__KUTIPAN TEKS__:
────────────────────────────────────────

DENPASAR, BALIPOST.com – Tim Resmob Ditreskrimum Polda Bali menangkap Anak Agung Ngurah Alit Wiraputra, Ketua Kamar Dagang dan Industri Indonesia (Kadin) Prov. Bali di Hotel Belligio, Kuningan, Jakarta, Kamis (11/4) dini hari. Penangkapan Caleg DPR RI ini terkait penggelapan dana perizinan proyek di Pelabuhan Benoa senilai Rp 16 miliar dan dikhawatirkan melarikan diri.

Kabid Humas Polda Bali Kombes Pol. Hengky Widjaja menyampaikan, penangkapan pelaku berdasarkan laporan polisi nomor 151 tanggal 20 April 2018. Pelapor atau korban, Sutrisno Lukito Disastro (58) dan terlapor, Anak Agung Ngurah Alit Wiraputra (44). “Kejadian tahun 2012. Modus terlapor melakukan bujuk rayu terhadap korban dengan cara berjanji terbitnya persetujuan prinsip dari Gubernur Bali dan perizinan lainnya dalam rangka pengembangan dan pembangunan kawasan Pelabuhan Benoa. Keinginan pelapor (Sutrisno) dalam jangka waktu 6 bulan perizinan selesai dan disediakan dana operasional sebanyak Rp 30 miliar,” tegasnya.

Sementara Direktur Reskrimum Polda Bali Kombes Pol. Andi Fairan mengatakan, penangkapan pelaku dengan kasus penipuan atau penggelapan. “Kenapa kita melakukan penangkapan? Sebenarnya pelaku sudah kami panggil hari Selasa tanggal 9 April. Tetapi pelaku tidak datang. Keesokan harinya pelaku mengirim surat dan minta penundaan pemeriksaan sampai 18 April,” ungkapnya.

Baca juga:  Sejumlah Ruko Dekat Pasar Anyar Terbakar

Pihaknya monitor Senin (8/4) pukul 21.00 Wita pelaku ke Jakarta dan ada indikasi akan melarikan diri. “Saya melihat permohonan pelaku tidak patut dan tidak wajar. Saya langsung mengeluarkan surat perintah penangkapan. Kami khawatir dia akan melarikan diri, walaupun kami sudah mengeluarkan cekal juga,” kata Andi.

Terkait kasus ini, mantan Dirsabhara Polda Sumatera Utara mengatakan, kasus melibatkan pelaku sebenarnya kasus biasa. Berawal Januari 2012, pelaku bekerja sama dengan korban. Korban kaitannya sebagai pemilik dana dan bekerja sama dengan pelaku dalam proses mengurus perizinan di Gubernur atau Pemprov Bali. “Jadi, mereka sepakat untuk membuat suatu perusahaan PT Bangun Segitiga Mas atau BSM. PT BSM kerja sama dengan Pelindo III dalam pengembangan Pelabuhan Benoa,” tandasnya.

────────────────────────────────────────

__RUMUSAN SOAL__: Lanjutkan berita di atas tentang penangkapan Ketua Kadin Bali, mulai setelah kalimat terakhir yang ditampilkan.

__BARIS YANG DIBERIKAN__:
────────────────────────────────────────

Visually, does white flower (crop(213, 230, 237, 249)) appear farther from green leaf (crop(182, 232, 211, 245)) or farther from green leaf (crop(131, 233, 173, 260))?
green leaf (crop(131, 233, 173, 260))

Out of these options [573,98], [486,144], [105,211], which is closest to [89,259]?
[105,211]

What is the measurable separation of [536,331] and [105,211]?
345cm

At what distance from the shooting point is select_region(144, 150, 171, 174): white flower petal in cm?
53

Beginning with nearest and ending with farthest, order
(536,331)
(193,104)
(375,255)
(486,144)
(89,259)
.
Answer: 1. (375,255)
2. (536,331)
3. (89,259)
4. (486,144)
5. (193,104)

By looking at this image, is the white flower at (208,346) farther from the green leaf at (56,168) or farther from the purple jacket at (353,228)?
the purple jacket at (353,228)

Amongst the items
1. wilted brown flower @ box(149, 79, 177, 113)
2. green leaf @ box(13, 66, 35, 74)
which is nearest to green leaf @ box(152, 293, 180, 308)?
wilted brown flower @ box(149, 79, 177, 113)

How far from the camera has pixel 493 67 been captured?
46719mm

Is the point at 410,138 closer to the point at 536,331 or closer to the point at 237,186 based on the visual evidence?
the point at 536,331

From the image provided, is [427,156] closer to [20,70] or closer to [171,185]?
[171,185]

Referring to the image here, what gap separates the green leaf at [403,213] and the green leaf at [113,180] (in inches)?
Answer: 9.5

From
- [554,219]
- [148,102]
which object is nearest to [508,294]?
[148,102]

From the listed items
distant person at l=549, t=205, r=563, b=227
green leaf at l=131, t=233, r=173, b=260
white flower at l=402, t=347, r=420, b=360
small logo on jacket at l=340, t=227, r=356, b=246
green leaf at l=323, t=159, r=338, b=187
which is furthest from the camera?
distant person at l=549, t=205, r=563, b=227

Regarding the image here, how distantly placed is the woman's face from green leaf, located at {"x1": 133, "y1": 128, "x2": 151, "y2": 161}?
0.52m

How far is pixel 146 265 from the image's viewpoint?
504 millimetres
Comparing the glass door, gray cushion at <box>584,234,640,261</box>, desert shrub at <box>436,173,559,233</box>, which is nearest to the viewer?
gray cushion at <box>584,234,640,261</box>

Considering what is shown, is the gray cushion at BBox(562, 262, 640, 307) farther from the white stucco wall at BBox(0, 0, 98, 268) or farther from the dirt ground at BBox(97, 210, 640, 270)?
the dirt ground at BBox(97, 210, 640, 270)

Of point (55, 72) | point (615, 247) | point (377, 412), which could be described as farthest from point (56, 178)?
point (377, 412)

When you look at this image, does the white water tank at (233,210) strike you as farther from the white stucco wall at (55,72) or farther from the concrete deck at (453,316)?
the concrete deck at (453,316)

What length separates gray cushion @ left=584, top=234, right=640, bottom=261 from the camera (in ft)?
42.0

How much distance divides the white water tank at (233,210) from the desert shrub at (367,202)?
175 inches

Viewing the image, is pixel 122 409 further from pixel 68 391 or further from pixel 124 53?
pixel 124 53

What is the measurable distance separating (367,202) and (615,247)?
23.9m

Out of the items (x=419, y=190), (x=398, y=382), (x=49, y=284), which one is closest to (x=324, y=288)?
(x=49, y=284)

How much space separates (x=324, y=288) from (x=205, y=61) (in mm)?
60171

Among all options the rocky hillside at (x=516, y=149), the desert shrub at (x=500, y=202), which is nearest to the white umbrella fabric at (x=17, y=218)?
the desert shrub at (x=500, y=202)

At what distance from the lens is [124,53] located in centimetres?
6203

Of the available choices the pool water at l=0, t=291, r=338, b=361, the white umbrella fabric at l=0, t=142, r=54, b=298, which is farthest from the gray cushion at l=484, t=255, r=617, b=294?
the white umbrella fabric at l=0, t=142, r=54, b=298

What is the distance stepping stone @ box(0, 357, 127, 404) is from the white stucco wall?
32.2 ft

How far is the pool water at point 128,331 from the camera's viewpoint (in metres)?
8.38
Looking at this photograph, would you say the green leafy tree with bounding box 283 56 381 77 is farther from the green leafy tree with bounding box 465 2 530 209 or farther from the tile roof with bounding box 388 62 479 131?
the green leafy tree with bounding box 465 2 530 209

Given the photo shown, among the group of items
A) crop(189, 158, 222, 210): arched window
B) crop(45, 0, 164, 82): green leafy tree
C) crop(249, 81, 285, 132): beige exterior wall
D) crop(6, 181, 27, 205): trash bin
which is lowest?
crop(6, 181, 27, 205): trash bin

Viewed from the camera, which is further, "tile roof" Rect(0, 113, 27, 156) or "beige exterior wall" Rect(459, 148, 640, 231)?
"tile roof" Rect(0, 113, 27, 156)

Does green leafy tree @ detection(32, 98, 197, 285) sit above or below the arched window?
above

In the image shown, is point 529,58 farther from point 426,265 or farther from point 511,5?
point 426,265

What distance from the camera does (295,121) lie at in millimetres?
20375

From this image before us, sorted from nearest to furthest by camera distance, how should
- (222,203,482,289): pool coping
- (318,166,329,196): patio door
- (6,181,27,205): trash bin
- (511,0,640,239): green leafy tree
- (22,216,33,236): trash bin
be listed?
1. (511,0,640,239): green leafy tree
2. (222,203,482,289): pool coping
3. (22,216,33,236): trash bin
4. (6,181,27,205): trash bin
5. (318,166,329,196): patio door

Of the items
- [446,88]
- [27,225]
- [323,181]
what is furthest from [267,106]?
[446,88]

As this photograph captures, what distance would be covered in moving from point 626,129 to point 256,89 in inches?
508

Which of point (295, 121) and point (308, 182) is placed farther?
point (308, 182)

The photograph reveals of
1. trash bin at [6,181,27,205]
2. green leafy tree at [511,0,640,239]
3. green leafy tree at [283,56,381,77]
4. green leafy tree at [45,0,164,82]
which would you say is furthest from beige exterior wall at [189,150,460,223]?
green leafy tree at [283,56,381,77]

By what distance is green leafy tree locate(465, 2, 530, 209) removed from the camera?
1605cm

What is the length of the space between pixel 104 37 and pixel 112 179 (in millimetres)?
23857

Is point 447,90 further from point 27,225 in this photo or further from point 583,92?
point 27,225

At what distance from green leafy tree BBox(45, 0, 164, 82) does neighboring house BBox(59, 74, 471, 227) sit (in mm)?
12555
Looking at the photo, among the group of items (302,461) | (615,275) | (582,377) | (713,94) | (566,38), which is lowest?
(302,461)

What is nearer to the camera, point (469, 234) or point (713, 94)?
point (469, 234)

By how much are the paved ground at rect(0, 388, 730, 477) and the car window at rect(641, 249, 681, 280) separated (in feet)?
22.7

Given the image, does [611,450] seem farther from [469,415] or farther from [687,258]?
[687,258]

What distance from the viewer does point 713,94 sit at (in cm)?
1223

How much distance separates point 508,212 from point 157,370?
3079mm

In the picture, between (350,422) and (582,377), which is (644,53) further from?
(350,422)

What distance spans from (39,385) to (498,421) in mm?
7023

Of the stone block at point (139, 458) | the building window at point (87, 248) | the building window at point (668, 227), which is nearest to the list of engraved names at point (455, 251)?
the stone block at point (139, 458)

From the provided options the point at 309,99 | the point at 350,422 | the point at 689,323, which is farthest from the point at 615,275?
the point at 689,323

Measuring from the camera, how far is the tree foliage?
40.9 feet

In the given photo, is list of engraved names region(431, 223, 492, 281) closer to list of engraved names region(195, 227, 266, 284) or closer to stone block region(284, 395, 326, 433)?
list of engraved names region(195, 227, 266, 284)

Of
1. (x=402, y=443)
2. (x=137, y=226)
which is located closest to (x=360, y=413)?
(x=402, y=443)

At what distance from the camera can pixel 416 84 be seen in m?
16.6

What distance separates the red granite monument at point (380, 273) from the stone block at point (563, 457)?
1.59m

────────────────────────────────────────

__HASIL TUGAS__:
Dalam kerja sama ini, diterangkan nanti yang membuat draf kerja sama dengan Pelindo III adalah pelaku. Mengurus izin, audensi dengan gubernur dan Wakil Gubernur adalah pelaku.

Yang mengurus rekomendasi dari gubernur juga pelaku. Termasuk mengurus persetujuan prinsip dari gubenur.

Dalam kesepakatan itu biaya operasional yang disepakati antara korban dan pelaku Rp 30 miliar untuk pengurusan izin prinsip dari Gurbernur Bali. Rinciannya pembayaran pertama Rp 6 miliar diterima pelaku digunakan untuk biaya audensi dengan Gubenrur dan Wakil Gubenur Bali.

Baca juga:  Bali Terkesan "Diobral" di Tiongkok, Ini Reaksi Gubernur Koster

Tahap kedua Rp 10 miliar digunakan pelaku untuk mendapatkan izin rekomendasi dari gubernur. Jadi untuk mengurus rekomendasi gubernur dalam rangka pengembangan Pelabuhan Benoa total biaya yang dikeluarkan korban Rp 16 miliar.

Ternyata sampai tahap kedua menerima dana, rekomendasi dari Gubernur Bali tidak keluar. Sementara dana Rp 16 miliar sudah keluar. “Sampai batas waktu dikasi 6 bulan. Namun rekomendasi tidak keluar maka korban melapor. Dilaporkan tanggal 20 April 2018, hampir setahun,” ujarnya.

Penyidik sudah periksa pihak Pelindo III. Pelindo mengatakan pihaknya hanya tempat pengembangan yaitu reklamasi dan sebagainya. Tapi proyeknya dibangun Kementerian Perhubungan.

Jadi mereka menyampaikan tahun 2012 tidak ada kerja sama dengan pihak lain. Mereka BUMN punya dana sendiri. “Kami berpikir proses penipuannya disitu seakan-akan bisa kerja sama dengan Pelindo, padahal Pelindo berharap tidak ada pihak ketiga,” ujarnya.

Hasil pemeriksaan pelaku, dia mengakui uang tersebut dialirkan kepada pihak lain. Sebenarnya dalam kesepakatan kerja sama ini, menurut Andi, pelaku bertindak atas dirinya sendiri.

Tapi dalam keterangannya mengatakan dana itu ada mengalir kepada tiga orang berinisial J, C dan S. Ketiga orang tersebut sudah diperiksa dan berstatus saksi.

Baca juga:  Resmi! Perda No.9 Tahun 2020 Diberlakukan

Dana yang diserahkan kepada S yaitu Rp 7,5 miliar dan 80.000 Dolar Amerika, J sebesar Rp 1,1 miliar dan C Rp 4,6 miliar. Saksi S dapat jatah karena memberi arahan tentang pihak bisa bantu, C siapkan gambar dan FS, sedangkan J bertugas mengurus menyiapkan legalitas surat-surat ke Pemprov Bali. Sedangkan pelaku mengaku hanya dapat Rp 2 miliar.
“Tapi terus-terang kami akan mendalami kasus ini. Karena ada indikasi dan potensi korupsi. Nanti kami akan buat laporan ke Ditreskrimsus. Dana sebesar Rp 16 miliar digunakan kepihak lain dan bisa masuk ke ranah korupsi,” ujarnya.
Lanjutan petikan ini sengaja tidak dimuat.